Todas são obras que, para além das qualidades intrínsecas a que antes já aludi, se caracterizam por uma relação intensa e “desenvencilhada” com a cidade onde se inserem. Resolvem-na e explicitam-na (à cidade). Mas simultaneamente insinuam-se como símbolos que se autonomizam, ou seja, são peças únicas mas simultaneamente são modelos de intervenção na cidade.
Não, não estamos em presença de uma “atitude” perante a “questão da memória urbana”, ou do “património”. Não as podemos engavetar numa dessas matrizes de intervenção no espaço patrimonial (Távora, Scarpa, Souto Moura). São, isso sim, obras que se fundam na envolvente urbana, para se sublimarem a si próprias e, desse modo, sublimarem, na medida do possível, o espaço urbano e topográfico onde se inserem.

A obra que João Mendes Ribeiro faz por todo o lado contém em si sempre um bocado de Coimbra, e, nesse sentido também, é uma obra universal.
Mesmo a cenografia, que se insere num topos simultaneamente confinado e universal, mesmo a cenografia só podia ter nascido em Coimbra, há cerca de 25 anos atrás, com o Amado Monstro no Gil Vicente, ou com as cadeiras do desgraçado Teatro Sousa Bastos implantadas como Fénix renascida (não Fenice), na Praça da República.
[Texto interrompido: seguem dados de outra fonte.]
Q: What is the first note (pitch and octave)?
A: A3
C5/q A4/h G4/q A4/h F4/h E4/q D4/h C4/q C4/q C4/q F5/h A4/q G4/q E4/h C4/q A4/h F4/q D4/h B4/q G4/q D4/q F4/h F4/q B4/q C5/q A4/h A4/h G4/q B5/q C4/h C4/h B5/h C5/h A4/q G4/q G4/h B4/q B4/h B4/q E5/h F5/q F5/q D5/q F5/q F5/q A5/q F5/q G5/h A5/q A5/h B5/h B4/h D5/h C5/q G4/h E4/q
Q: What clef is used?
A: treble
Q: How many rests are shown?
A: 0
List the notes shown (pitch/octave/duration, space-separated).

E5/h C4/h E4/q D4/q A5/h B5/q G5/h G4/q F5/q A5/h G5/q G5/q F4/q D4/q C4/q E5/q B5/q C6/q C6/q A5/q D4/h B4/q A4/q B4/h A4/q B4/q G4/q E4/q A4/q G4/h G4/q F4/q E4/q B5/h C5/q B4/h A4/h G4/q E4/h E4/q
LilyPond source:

Um monumento à decadência de um teatro, que visava a renascença do Teatro. Isto tudo numa cidade que então iniciava também o seu triste ciclo de decadência. Poética sobre a poesia, sem nunca, contudo, ceder ao decadentismo. Foi esse o ponto de partida para a sua vasta obra cenográfica, hoje mundialmente reconhecida (perdoem-me esta incursão pelos meandros do inside knowledge).
E a cidade, ou o que resta da cidade, entretanto, como se faz? Como se alimenta a si própria? Com técnica? Com as velhas e novas cartilhas do Urbanismo, que se arrastam como despojos que herdámos do Movimento Moderno? Como o lastro tecnológico que ainda e sempre carregamos, das smart cities, dos territórios metropolitanos, dos sustainable energy systems?
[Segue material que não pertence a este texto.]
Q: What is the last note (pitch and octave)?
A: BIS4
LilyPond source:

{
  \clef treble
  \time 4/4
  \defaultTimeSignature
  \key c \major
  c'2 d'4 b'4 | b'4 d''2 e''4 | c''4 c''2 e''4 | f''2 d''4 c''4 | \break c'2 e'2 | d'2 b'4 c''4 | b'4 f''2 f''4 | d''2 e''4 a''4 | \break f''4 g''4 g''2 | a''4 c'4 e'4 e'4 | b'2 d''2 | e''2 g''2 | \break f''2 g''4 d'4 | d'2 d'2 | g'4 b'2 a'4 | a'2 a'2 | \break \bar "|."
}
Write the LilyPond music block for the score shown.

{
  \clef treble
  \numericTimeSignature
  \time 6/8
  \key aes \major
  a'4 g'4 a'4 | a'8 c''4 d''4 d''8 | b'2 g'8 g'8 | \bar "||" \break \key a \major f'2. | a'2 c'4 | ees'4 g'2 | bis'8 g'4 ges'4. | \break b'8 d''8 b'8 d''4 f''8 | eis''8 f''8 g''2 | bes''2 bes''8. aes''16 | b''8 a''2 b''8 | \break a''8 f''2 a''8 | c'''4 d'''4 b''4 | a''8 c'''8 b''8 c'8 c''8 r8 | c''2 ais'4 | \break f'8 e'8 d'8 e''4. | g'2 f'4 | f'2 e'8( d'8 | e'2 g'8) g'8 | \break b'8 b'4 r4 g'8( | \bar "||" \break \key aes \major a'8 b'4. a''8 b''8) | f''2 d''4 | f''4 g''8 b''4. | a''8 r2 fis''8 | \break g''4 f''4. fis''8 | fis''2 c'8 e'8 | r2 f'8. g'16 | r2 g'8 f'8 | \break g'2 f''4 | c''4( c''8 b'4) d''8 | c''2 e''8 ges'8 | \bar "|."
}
Mas mesmo esses despojos, por muito obsoletos que sejam, em Coimbra transformam-se e requentam-se até ao abismo da vacuidade, até ao absurdo. É claro que esses resquícios da velha técnica moderna em Coimbra são ineficazes. Mais, chegam a ser destruidores.
Ouvi, há muitos anos, numa conversa corrente de estirador (talvez ele já não se lembre) o João dizer serenamente, como sempre foi seu timbre, que a cidade se faz com talento.
A cidade faz-se com talento, João, embora não só com talento, eu diria com uma mistura equilibrada de talento e de ordem civil. Porque a última alimenta e enobrece o primeiro. Hoje, talvez mais do que nunca, também estou ciente disso.
Mas obviamente que não é com todo e qualquer tipo de talento que se faz a cidade.
Tem de ser um talento vocacionado para a ordem, para o sublime, para a concinnitas, para a sistematização das funções, para a organização dos espaços. Por esta ordem.

E tão arredado — tão dramaticamente arredado — que, quer o talento quer a ordem civil, andam das ruas e das praças de Coimbra.
Por vezes, encontramo-los ao virar de uma esquina, no alcance visual de um enquadramento urbano, na dimensão abstracta de um pavimento, no equilíbrio relativo das escalas.
O talento encontra-se aí, límpido, esparso e bem delimitado, aqui e acolá, normalmente junto das obras do João Mendes Ribeiro.